_WHAT TO DO_
Write out only the tail of the records, beginning at the line containing "From this image, does" and including the last line, exactly as written.
# Start of THE RECORDS
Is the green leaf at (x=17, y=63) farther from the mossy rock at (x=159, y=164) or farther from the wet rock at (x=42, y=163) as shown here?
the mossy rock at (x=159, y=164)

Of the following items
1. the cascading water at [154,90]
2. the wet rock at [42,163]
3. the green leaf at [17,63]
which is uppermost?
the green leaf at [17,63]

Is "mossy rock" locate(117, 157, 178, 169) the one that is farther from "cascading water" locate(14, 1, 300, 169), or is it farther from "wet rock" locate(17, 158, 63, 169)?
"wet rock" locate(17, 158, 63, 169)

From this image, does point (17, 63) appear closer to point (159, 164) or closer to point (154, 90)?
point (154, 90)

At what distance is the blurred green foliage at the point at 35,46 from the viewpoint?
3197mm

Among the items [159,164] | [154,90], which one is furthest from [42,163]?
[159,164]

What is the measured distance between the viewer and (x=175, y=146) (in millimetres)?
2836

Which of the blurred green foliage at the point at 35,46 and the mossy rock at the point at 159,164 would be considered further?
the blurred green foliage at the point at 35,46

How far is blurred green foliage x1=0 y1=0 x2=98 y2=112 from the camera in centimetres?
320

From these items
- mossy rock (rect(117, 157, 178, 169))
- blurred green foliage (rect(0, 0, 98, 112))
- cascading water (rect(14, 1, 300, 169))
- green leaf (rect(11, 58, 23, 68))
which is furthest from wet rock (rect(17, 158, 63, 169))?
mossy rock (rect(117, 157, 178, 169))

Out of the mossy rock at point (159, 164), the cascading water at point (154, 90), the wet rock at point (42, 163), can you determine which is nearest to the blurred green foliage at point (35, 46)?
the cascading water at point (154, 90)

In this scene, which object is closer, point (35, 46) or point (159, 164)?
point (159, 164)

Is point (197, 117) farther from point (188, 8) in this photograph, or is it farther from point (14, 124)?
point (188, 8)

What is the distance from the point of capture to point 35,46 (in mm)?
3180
# End of THE RECORDS
_ANSWER_
From this image, does point (17, 63) appear closer to point (159, 164) or closer to point (154, 90)?
point (154, 90)

At what distance is the blurred green foliage at the point at 35,46 from the viewpoint?
3197mm

Among the items [159,164] | [154,90], which one is furthest from [42,163]?
[159,164]

What is the measured distance between the viewer and (x=175, y=146) (in millimetres)?
2836

Which of the blurred green foliage at the point at 35,46 and the mossy rock at the point at 159,164 would be considered further?
the blurred green foliage at the point at 35,46

How far is blurred green foliage x1=0 y1=0 x2=98 y2=112 from the camera in centimetres?
320

From these items
- mossy rock (rect(117, 157, 178, 169))
- blurred green foliage (rect(0, 0, 98, 112))
- cascading water (rect(14, 1, 300, 169))
- green leaf (rect(11, 58, 23, 68))
which is furthest from wet rock (rect(17, 158, 63, 169))?
mossy rock (rect(117, 157, 178, 169))

Out of the mossy rock at point (159, 164), the cascading water at point (154, 90), the wet rock at point (42, 163), can you determine which is nearest to the blurred green foliage at point (35, 46)?
the cascading water at point (154, 90)

In this scene, which object is closer, point (35, 46) or point (159, 164)?
point (159, 164)

Is point (197, 117) farther from point (188, 8) in this photograph, or is it farther from point (14, 124)?
point (188, 8)

What is the distance from the point of capture to point 35,46 (in mm)?
3180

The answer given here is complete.